The OECD base erosion and profit shifting project – how New Zealand might respond
On 25 October 2013, the Policy Advice Division of Inland Revenue released a third tax policy report, Taxation of multinationals , which examines options to deal with the taxation of large multinationals and the problem of base erosion and profit shifting (BEPS). This follows the earlier reports released in December 2012 and April 2013 . The report strongly endorses measures outlined in the OECD Action Plan.
The report, to the Ministers of Revenue and Finance, suggests a number of proposals for reform that New Zealand could take to play its part. The Minister of Revenue has indicated he will consider the recommendations and his decisions would be reflected in the tax policy work programme due for release later this week. The recommendations include:
- Thin capitalisation and transfer pricing: Consider directly limiting the ability to use high-priced debt. Explore the scope of the transfer pricing rules used by investors who “act together” to profit shift and so consider aligning the rules with the recently announced thin capitalisation changes for such investors.
- Hybrid instruments: Explore whether New Zealand should restrict interest deductions on hybrid instruments where the interest payment is not taxed in the foreign jurisdiction.
- NRWT on related party debt: Explore options for dealing with a wide range of arrangements that can be used to defer or circumvent NRWT on related party interest payments.
- Investment vehicles and offshore investments: Explore the need for an anti-arbitrage rule for offshore entities that seek double non-taxation of income or double deductions of expenditure by taking advantage of differences between countries’ tax rules.
- Look-through vehicles and structures: Examine the incoherence relating to different tax treatment of look-through companies, limited partnerships, foreign portfolio entities and foreign trusts.
- Offshore branches: Design the active income exemption for offshore branches to ensure it does not facilitate profit shifting through repatriation of losses.
- Foreign trusts: Review the tax treatment of the foreign trust rules.

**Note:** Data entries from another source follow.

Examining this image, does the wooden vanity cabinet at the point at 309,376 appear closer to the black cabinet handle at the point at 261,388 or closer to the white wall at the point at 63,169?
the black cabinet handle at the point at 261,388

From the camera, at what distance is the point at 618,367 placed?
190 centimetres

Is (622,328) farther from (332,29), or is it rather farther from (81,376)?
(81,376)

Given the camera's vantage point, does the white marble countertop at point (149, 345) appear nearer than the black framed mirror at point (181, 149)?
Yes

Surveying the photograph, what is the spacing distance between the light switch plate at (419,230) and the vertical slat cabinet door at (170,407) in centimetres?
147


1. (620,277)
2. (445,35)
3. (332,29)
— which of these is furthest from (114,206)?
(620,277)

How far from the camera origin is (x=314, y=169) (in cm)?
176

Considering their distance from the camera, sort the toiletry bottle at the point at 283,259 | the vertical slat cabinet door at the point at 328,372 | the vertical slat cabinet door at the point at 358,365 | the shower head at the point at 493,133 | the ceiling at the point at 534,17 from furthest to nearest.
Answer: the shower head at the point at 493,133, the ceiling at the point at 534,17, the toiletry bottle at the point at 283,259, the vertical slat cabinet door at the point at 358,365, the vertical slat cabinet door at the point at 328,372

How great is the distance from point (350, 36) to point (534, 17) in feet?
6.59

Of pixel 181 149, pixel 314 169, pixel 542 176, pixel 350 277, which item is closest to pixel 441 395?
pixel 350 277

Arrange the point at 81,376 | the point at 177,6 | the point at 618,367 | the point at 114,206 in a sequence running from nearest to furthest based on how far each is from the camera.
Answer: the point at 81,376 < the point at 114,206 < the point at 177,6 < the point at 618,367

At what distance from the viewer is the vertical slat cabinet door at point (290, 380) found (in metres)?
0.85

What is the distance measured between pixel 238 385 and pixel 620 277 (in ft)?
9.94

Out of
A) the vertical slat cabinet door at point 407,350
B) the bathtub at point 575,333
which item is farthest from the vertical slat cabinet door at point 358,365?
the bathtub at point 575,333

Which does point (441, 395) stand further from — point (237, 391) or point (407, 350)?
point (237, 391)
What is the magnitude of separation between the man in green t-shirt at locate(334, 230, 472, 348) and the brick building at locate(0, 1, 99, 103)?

This may include strengthening the regulatory framework for disclosure and record-keeping, and deciding whether NZ’s rules are sustainable in the long term given the mismatch with other countries’ trust rules.
- GST on goods bought online: An issues paper will be released later this year examining options for collecting GST from online shopping.
Look out for more on this in our next issue once the work program has been released.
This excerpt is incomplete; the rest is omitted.